2023 DÜNYA AYAKKABI KONGRESİNİ İSTANBUL’A KAZANDIRALIM

Berke İçten-Ayakkabı ve Ayakkabı Yan Sanayi Meslek Komitesi: Ayakkabı sektörümüz, yıllık yaklaşık 550 milyon çift üretim ile Avrupa’nın en büyük, dünyanın ise 6’ıncı büyük üretim merkezi. Yıllık yaklaşık 280 milyon çift ayakkabı ihraç ediyor. İhracatta da dünya 5’incisi bir sektörümüz var. Geçtiğimiz ağustos ayında 90 milyon dolarla sektörümüz tüm zamanların ihracat rekorunu kırdı. 2021 Ocak-Ağustos döneminde ise pandemi öncesi dönemleri de geçtik. Bu tabi sürpriz değildi, 2014 yılında yaptığımız çalışmalar bu projeksiyonu sağladı. O dönemdeki adıyla Ekonomi Bakanlığı ithal ayakkabıya ek vergi getirdi, ayakkabı sektörü adeta uçurumun kenarından döndü. O dönem 1 milyar dolar ithalata karşılık 550-600 milyon dolar ihracat yapan bir sektör vardı. Bugün ise 1 milyar dolar ihracata karşılık 500 milyon dolar ithalatı olan bir sektör var. Yani artık 500 milyon dolar dış ticaret fazlası veren bir sektörümüz var. Ülkemizden uçakla 3-4 saatlik uçuşla 65 milyar dolarlık bir ayakkabı ticaret hacmi söz konusu. Dolayısıyla sektörümüzün alacağı daha çok yol var. Ayakkabı sektörünün dünyadaki en önemli organizasyonu kabul edilen Dünya Ayakkabı Kongresi’ni 2023 yılında İstanbul’da yapmak için girişimlerimiz var. İTO’nun da destekleriyle bu organizasyonu ülkemize kazandırmak istiyoruz. Ayrıca tüm meclisimizi bu ay sonunda yapılacak 65. AYMOD Uluslararası Ayakkabı Moda Fuarımıza davet ediyor, verdikleri destek için İTO Yönetim Kuruluna teşekkür ediyoruz.

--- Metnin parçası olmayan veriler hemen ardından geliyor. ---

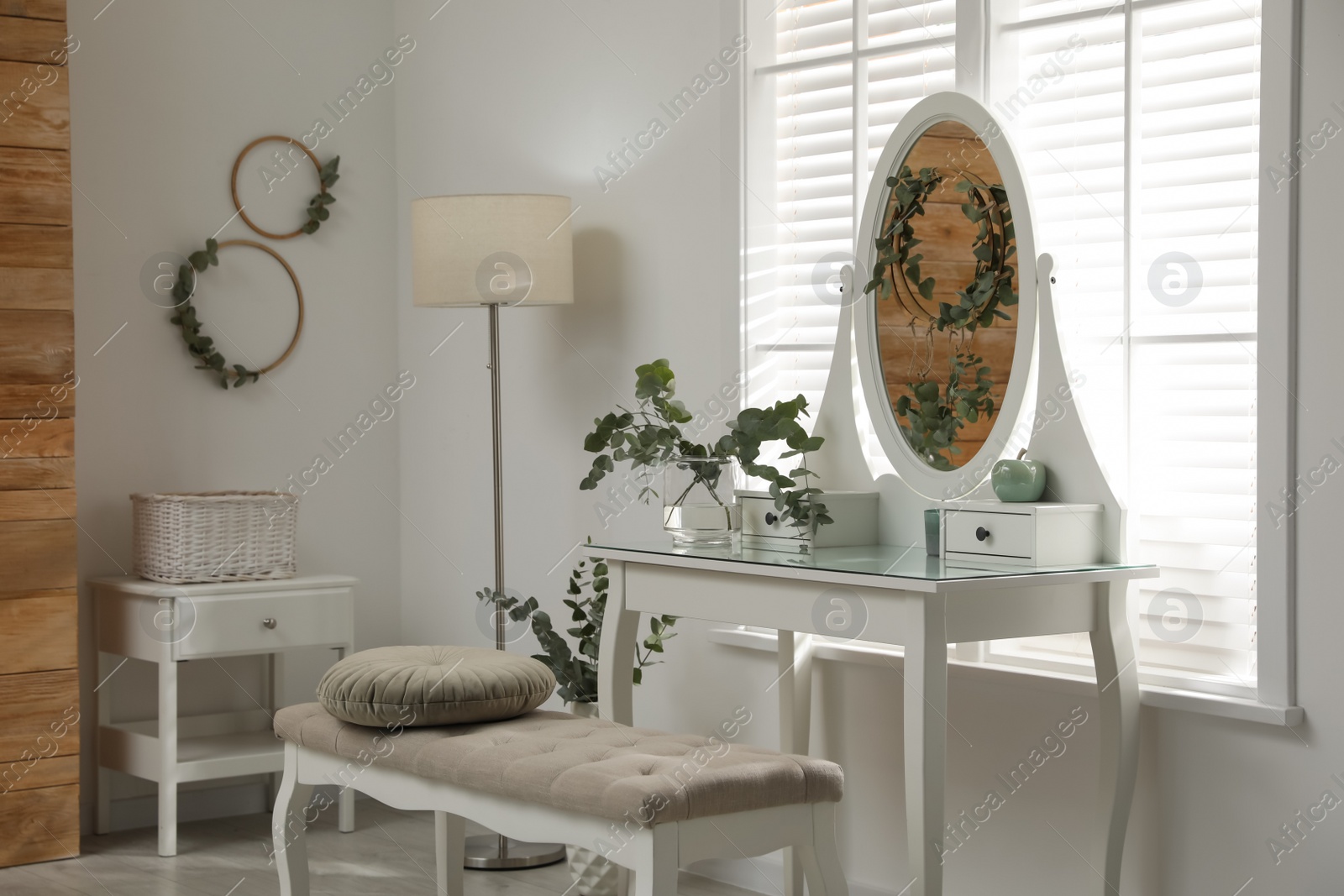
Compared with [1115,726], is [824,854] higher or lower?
lower

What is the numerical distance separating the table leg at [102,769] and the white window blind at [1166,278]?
2.39 meters

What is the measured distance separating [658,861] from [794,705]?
1.08 metres

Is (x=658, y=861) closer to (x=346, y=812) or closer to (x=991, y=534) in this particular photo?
(x=991, y=534)

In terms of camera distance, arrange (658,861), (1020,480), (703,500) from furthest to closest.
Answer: (703,500), (1020,480), (658,861)

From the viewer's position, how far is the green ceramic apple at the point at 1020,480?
248 cm

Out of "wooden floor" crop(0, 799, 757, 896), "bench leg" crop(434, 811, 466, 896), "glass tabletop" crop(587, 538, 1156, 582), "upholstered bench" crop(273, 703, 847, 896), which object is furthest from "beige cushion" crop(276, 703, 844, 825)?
"wooden floor" crop(0, 799, 757, 896)

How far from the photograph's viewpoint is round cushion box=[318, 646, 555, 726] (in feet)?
7.70

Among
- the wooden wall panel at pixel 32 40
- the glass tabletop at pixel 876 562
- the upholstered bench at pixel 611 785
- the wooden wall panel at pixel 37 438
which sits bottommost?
the upholstered bench at pixel 611 785

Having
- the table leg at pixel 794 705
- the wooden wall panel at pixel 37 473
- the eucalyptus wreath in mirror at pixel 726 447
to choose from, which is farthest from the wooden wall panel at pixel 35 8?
the table leg at pixel 794 705

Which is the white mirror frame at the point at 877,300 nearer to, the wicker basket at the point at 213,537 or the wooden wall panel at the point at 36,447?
the wicker basket at the point at 213,537

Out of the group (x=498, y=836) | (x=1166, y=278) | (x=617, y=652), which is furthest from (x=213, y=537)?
(x=1166, y=278)

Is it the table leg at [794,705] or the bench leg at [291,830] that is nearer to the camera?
the bench leg at [291,830]

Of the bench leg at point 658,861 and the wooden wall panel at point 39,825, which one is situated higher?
the bench leg at point 658,861

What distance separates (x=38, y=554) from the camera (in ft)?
10.9
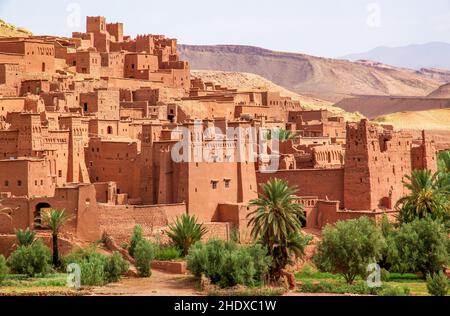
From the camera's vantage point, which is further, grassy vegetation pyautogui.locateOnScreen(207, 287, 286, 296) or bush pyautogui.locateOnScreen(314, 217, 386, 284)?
bush pyautogui.locateOnScreen(314, 217, 386, 284)

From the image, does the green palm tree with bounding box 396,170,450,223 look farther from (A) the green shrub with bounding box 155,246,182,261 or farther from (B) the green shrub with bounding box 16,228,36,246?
(B) the green shrub with bounding box 16,228,36,246

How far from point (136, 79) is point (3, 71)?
7.12 metres

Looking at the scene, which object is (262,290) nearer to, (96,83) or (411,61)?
(96,83)

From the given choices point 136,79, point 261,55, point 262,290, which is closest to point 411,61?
point 261,55

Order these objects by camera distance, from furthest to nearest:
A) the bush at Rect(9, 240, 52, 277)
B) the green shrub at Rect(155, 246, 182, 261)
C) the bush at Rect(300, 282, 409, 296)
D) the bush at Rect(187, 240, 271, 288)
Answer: the green shrub at Rect(155, 246, 182, 261) < the bush at Rect(9, 240, 52, 277) < the bush at Rect(187, 240, 271, 288) < the bush at Rect(300, 282, 409, 296)

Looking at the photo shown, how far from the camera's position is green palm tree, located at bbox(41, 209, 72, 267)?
115 feet

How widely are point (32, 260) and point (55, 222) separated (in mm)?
1263

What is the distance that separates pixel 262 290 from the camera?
31.8 meters

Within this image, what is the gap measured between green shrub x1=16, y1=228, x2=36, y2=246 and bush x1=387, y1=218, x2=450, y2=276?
1055cm

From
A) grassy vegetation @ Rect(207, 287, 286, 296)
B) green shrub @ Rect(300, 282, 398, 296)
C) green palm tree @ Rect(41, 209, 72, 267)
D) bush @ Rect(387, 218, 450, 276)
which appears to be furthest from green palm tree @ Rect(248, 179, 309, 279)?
green palm tree @ Rect(41, 209, 72, 267)

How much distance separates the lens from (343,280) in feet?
118

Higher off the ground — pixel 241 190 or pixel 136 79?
pixel 136 79

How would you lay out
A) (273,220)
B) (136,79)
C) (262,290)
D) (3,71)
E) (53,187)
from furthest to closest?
(136,79) → (3,71) → (53,187) → (273,220) → (262,290)

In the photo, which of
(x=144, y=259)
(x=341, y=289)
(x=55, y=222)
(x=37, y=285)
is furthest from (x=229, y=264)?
(x=55, y=222)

KDV MATRAH ARTIRIMINDA FATURA KRİTERİ SORUNU VAR

Serkan Bilir-Restorasyon ve İzolasyon Meslek Komitesi: Vergi borçlarının yeniden yapılandırılması konusunda sektörümüzden şikayet var. Bazı işletmeler matrah artırımı olmazsa inceleme yapılacağı gerekçesiyle aranıyormuş. Son yeniden yapılandırma düzenlemesine göre, KDV’den matrah artırımı yapılması için her ay faturanın olması isteniyor. Sektörde her firma büyük değil, her firma bu kriteri karşılayamıyor. Bu kriter özellikle küçük ölçekli firmaları zora sokuyor. Kurumlar vergisinin matrah artırımında da sorun var, ‘şu miktarın altında yapamazsın’ diye kriter var. Kamudan alacaklar konusunda mahsuplaşma olursa sektörümüzde bir rahatlama olacaktır. Mahsuplaşma konusunda da talebimiz var. Okul servisleri sıkıntısı gündeme getirildi. Bu sorun hepimizin sorunu. Hepimizin veya yakınlarımızın çocukları var. Meclis üyesi arkadaşımız Turgay Gül Bey’in çözüm için gündeme getirdiği kademeli saat önerisi desteklenmeli. Orman yangınları hepimizi üzdü, İstanbul’da bir hatıra ormanı oluşturulması önerimiz var.